As we have discussed in several of the blogs on this forum, successful deployment of Formal verification requires knowing where and how to use it. Building up an arsenal of techniques that can be applied to deal with complexity and knowing how to use them safely is a necessity for every expert Formal engineer.
So what should we do when we come across larger designs than we have been traditionally tacking with Formal? The first thing to remember with Formal is that it’s an exponential problem and you will not win with brute force alone. If you can see that the design is just too big and that your properties aren’t making progress then don’t just keep upping that timeout, you’re bringing a cup of water to a gunfight.
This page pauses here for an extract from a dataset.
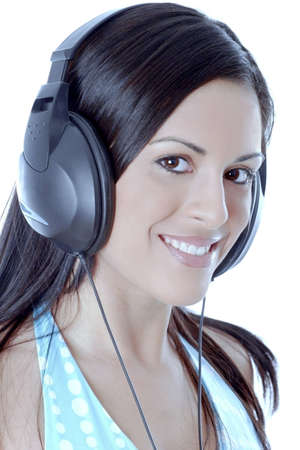 Woman listening to music on her headphone. Stock Photo - 3191327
One very straightforward and intuitive method for large designs is divide and conquer. Dividing the design into separate parts to verify separately can be a great technique to reduce the complexity for the Formal engines, but this comes with its own risks. When we split a design up we are creating new primary inputs which require new constraints. How can we know that by doing this we aren’t masking any bugs by blocking the upstream incorrectly? This is where we can use power of Formal verification by deploying a technique known as assume-guarantee.
Assume-guarantee is a technique which allows us to ‘guarantee’ that our constraints are correct by asserting them on the driving logic. In the figure above we have taken the top level and divided it into two smaller blocks: A and B. When we create this division we create a midpoint in the design at which something needs testing – these are the outputs of A. Because of the exhaustive nature of Formal, if we can prove something about the outputs of A, it then becomes safe to convert it into a constraint on the driving logic of B. We are proving that a wire which once connected A to B will always behave in a particular way. Once we have this proof we can safely force the behavior onto B.
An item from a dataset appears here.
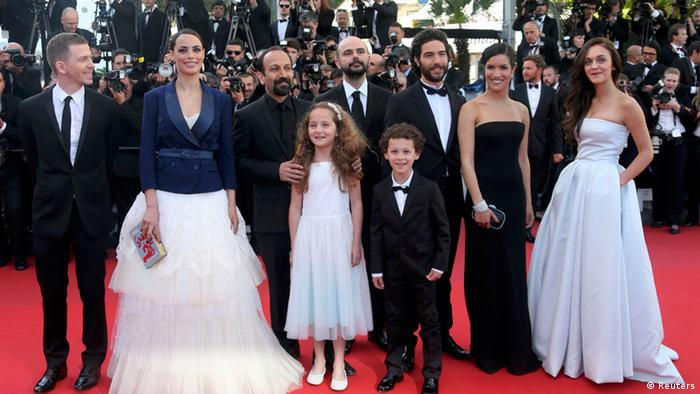 Director Asghar Farhadi (3rdL) poses with producer Alexandre Mallet-Guy, cast members (L-R) Berenice Bejo, Jeanne Jestin, Ali Mosaffa, Elyes Aguis, Tahar Rahim, Sabrina Ouazani and Pauline Burlet on the red carpet as they arrive for the screening of the film 'Le Passe' (The Past) in competition during the 66th Cannes Film Festival in Cannes May 17, 2013. REUTERS/Jean-Paul Pelissier (FRANCE - Tags: ENTERTAINMENT)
This allows us to safely divide a design into smaller sections that can be verified independently and guarantee our constraints are correct. Although we may have broken the top level problem down, we are still verifying all the functionality of the entire design. In addition, the properties we have developed to check the divided sections of the design can be pulled back in and used as invariant properties at the top level. This can help to assist the overall top level check, though with careful assume-guarantee usage this becomes a ‘nice to have’ rather than a must have.
There are a number of techniques we can use to deal with complexity when using Formal on designs, but divide and conquer, when supported with assume-guarantee, can be an extremely effective method to tackle large designs.